3.7
EN-normen
Gemiddeld geluidsdrukniveau
– EFG 110-115: 63 dB(A)
*+/- 3 dB(A) afhankelijk van de toesteluitrusting
conform 12053 in overeenstemming met ISO 4871.
Z
Het gemiddelde geluidsdrukniveau wordt bepaald op basis van de normgegevens en
omvat het geluidsdrukniveau bij het rijden, heffen en stationair draaien. Het
geluidsdrukniveau wordt gemeten bij het oor van de bestuurder.
Trilling
– EFG 110-115: 0,62m/s²
conform EN 13059.
Z
De in de bedieningsstand op het lichaam werkende trillingsacceleratie is conform de
norm de lineair geïntegreerde, gewogen acceleratie in het verticale vlak. Deze
worden bepaald bij het met constante snelheid rijden over drempels (intern
transportmiddel in standaarduitvoering).
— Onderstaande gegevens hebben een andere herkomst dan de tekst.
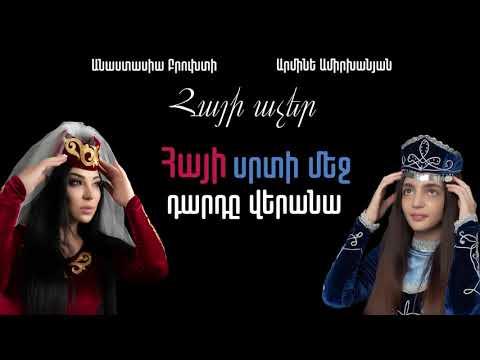 Anastasia Brukhtiy \u0026 Armine Amirkhanyan - Hayi Acher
Deze meetgegevens worden één keer voor
het interne transportmiddel gemeten en mogen niet worden verwisseld met de
lichaamstrillingen van de richtlijn die geldt voor exploitanten. De producent biedt een
bijzondere service voor het meten van deze lichaamstrillingen, zie pagina 175.
Z
De interne nauwkeurigheid van de meetketting ligt bij 21°C bij 0,02 m/s². Verdere
afwijkingen zijn vooral mogelijk door de positionering van de sensor en verschillen in
gewicht van de bestuurder.
Elektromagnetische comptabiliteit (EMC)
De producent bevestigt de naleving van grenswaarden voor uitgezonden
elektromagnetische stoorsignalen en stoorvastheid, maar ook de controle van
ontlading van statische elektriciteit conform EN 12895 en de daar genoemde
normatieve verwijzingen.
Z
U mag elektrische of elektronische onderdelen uitsluitend veranderen of verplaatsen
met schriftelijke toestemming van de producent.
WAARSCHUWING!
Storing van medische apparaten door niet-ioniserende straling
Elektrische uitrustingen van het interne transportmiddel, die niet-ioniserende stralen
afgeven (bijvoorbeeld draadloze gegevensoverdracht), kunnen de werking van
medische apparatuur (pacemakers, gehoorapparatuur e.d.) van de bediener storen
en een verkeerde werking veroorzaken. Met een arts of de producent van het
medische apparaat moet worden vastgesteld, of een dergelijk apparaat in de
omgeving van het interne transportmiddel gebruikt kan worden.